> [Text excerpt]
↓

As to the support for "mode 0" mentioned in #2649, I'm not clear whether we want to even pretend to support it. The guarantee of no-fail writes within the allocated region would require a whole new bit of on-disk format to support; some sort of per-dataset/per-file reservation along with all the requisite accounting. Given the infrastructure provided by this patch, however, we certainly could "pretend" to support mode 0 if we cared to in order to appease applications which use a "mode 0 test" to determine whether any fallocate operations, including hole punching, are possible. I'm inclined to leave this as-is.

behlendorf · 2014-09-03T18:01:28Z

I'm not clear whether we want to even pretend to support it.

We shouldn't. It's better to be honest with the applications and return that this functionality isn't currently supported rather than pretend we provide this hard guarantee. This is definitely something we could support if someone wanted to work on it. In the meanwhile they can always set a reserveration or a refreservation on the dataset.

↑

> [Source data]
↓

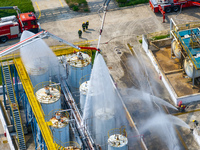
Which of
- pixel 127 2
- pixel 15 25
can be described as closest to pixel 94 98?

↑

> [Challenge 1] In the mode 0 thread, why would genuine support for mode 0 require new on-disk format work? Answer in one to three sentences.
> [Challenge 2] Echo the mode 0 thread from "behlendorf · 2014-09-03T18:01:28Z" up to and including "on the dataset.".
Work only from the mode 0 thread, not the listing.

> [Full response 1] Mode 0 guarantees that writes within the allocated region will not fail. Keeping that guarantee would require a new on-disk format for some kind of per-dataset or per-file reservation, along with all the accounting it needs.

> [Full response 2]
behlendorf · 2014-09-03T18:01:28Z

I'm not clear whether we want to even pretend to support it.

We shouldn't. It's better to be honest with the applications and return that this functionality isn't currently supported rather than pretend we provide this hard guarantee. This is definitely something we could support if someone wanted to work on it. In the meanwhile they can always set a reserveration or a refreservation on the dataset.